Options No Longer Confined to Corporate Communications or Technical Writing
I have often felt that that those who made no headway in journalism drifted into public relations/corporate communications and that unsuccessful lawyers ended up as corporate counsel.
The merits, or otherwise, of the assumption aside, it is not without reason that people quit a career they have been passionate about. Even successful professionals do switch careers midway.
Cisco, for instance, has just hired a former senior journalist to work on the communication strategy for one of the groups within the company. He is Andy Houlihan who had served as a senior broadcast journalist for BBC, Fox Networks and Sky News and interviewed top leaders, including Tony Blair and Nelson Mandela. His other prior roles included managing communications for the British Parliament and then for the U.S. House of Representatives.

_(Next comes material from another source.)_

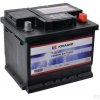 Energizer 12V 35Ah 330A E-LB1 330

The charm with journalism is that you will not be weighed down by the might of the person you talk to for you have nothing to fear. Can you say that in corporate or executive communications? As a journalist, you are fully in command, and your role has a larger purpose – that of keeping people informed. As a corporate communicator, your role can hardly be as lofty. In business, you lose the sense of objectivity you cherished as a journalist.
But, as I said at the beginning, people do not give up a dream career just for fun. My intention here is not to proselytize or sit on judgment either.
Why did I Abandon Journalism?: In my case, I had a clear sense of career direction even when I was in my high school. That distraction-free focus saw me take up a job with an English language newspaper even before my Master’s degree results were out.
But after more than a decade in the industry working for some of the best-known newspapers in the region and writing for leading publications worldwide (including some in the U.S.), I officially quit full-time journalism in 1997, when I joined engineering giant Bechtel Corporation as a Technical Editor. My main aim was to acquire new skills in an environment where media monopoly was cutting into the options that journalists had.
If you discount the two+ years I spent at Microsoft Magazine prior to that, my dalliance with journalism should be taken to have actually ended in 1995. As my job as its Deputy Editor was only to write about Microsoft and its products, it will be erroneous to term it a journalistic stint in its true sense.
It was Bechtel which marked my foray into the bid management side of business, leading me to cutting-edge technology companies such as Hewlett-Packard (on a project in Monterrey, Mexico), Lucent and Cisco (since August 2005).
Will I have been happier now if I had hung on to journalism? Well, I am not totally cut off from journalism as I blog fairly regularly and contribute thought pieces to the press occasionally.